L’opinion américaine a très mal réagi : non seulement des milliers de soldats sont mort en Irak, alors que ce devait être une promenade de santé, mais le mensonge d’État, connu du monde entier, a été ressenti comme une honte. On ne plaisante pas avec le mensonge au pays de la bible, surtout lorsqu’il est public. De nombreux hommes politiques ont vu leur carrière s’arrêter net car ils avaient menti sur leur vie privée ou leurs revenus.
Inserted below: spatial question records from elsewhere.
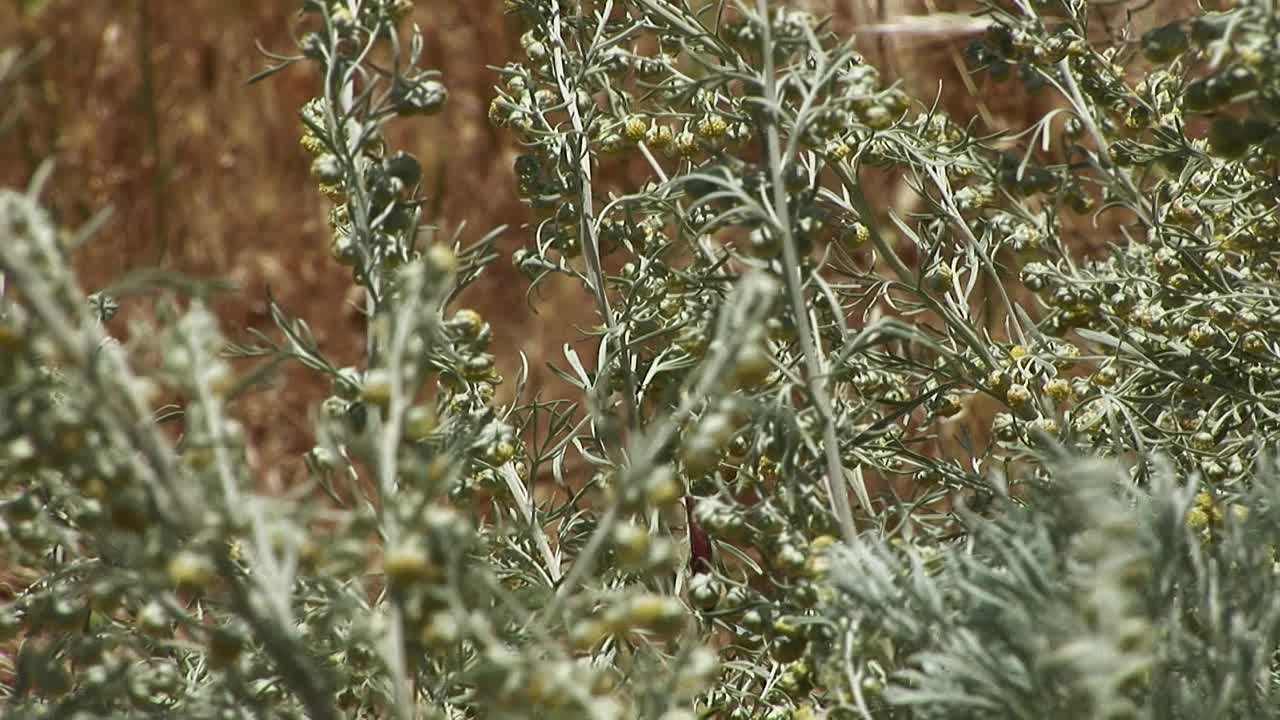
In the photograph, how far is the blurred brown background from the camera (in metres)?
2.48

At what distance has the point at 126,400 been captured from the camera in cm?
54

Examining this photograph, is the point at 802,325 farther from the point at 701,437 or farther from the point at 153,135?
the point at 153,135

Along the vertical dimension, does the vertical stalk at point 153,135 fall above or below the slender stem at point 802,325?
below

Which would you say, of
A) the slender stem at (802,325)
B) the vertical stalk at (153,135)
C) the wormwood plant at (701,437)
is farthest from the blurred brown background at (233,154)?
the slender stem at (802,325)

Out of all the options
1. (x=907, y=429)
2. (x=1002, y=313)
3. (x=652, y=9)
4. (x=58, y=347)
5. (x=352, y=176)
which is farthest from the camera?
(x=1002, y=313)

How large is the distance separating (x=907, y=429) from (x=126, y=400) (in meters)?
0.66

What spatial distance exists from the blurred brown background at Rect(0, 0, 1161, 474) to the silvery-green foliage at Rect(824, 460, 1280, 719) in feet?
5.82

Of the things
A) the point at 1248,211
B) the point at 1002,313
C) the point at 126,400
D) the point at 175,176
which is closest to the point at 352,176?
the point at 126,400

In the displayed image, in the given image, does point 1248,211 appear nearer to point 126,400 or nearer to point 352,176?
point 352,176

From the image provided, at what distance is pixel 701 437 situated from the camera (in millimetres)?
542

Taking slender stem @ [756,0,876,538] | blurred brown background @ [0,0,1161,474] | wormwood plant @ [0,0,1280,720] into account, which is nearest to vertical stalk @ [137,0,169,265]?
blurred brown background @ [0,0,1161,474]

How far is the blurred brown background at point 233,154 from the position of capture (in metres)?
2.48

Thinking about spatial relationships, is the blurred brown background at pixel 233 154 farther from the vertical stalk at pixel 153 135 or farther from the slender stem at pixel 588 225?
the slender stem at pixel 588 225

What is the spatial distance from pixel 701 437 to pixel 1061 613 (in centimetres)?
16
Pourtant Bill Clinton ne changera rien. Très influencé par sa femme Hillary, belliciste convaincue, il poursuivra cette politique hégémonique et interventionniste. L’Amérique mettra ainsi un soin tout particulier, avec l’aide active des Européens, à dépecer la Yougoslavie. La domination serbe dans la région devait cesser, pour cause de proximité excessive avec la Russie. Et puis, la fragmentation sert l’hégémon (le chef militaire de l’hégémonie), vieille doctrine géopolitique toujours valable.
Dans le même temps, Clinton poursuit sa politique antirusse, le fameux containment. La Géorgie fait l’objet d’une attention toute particulière. La CIA y est très présente et les dollars abondent. Les régions russophones du pays, l’Abkhazie et l’Ossétie du sud sont l’enjeu de conflits successifs où Géorgiens, soutenus par des conseillers américains, et séparatistes, aidés par les Russes, l’emportent tour à tour. En 2008, après de nouveaux conflits, l’armée russe envoie 15 000 hommes et règle le problème, montrant ainsi qu’elle n’acceptera pas le basculement dans l’OTAN (c’était l’objectif) d’un nouvel État limitrophe. Cela s’est passé à la fin du deuxième mandat de George Bush.
Dans cette affaire géorgienne, Américains et Russes ont été quasiment face à face. Lors de l’offensive russe d’août 2008 qui dura huit jours, les Américains ont hésité. Dick Cheney, le vice-président néo-conservateur voulait bombarder le tunnel par lequel les chars russes passaient à la frontière. Les avis étaient partagés autour de Bush qui a tranché : c’est non. Les Russes ont donc gagné cette manche.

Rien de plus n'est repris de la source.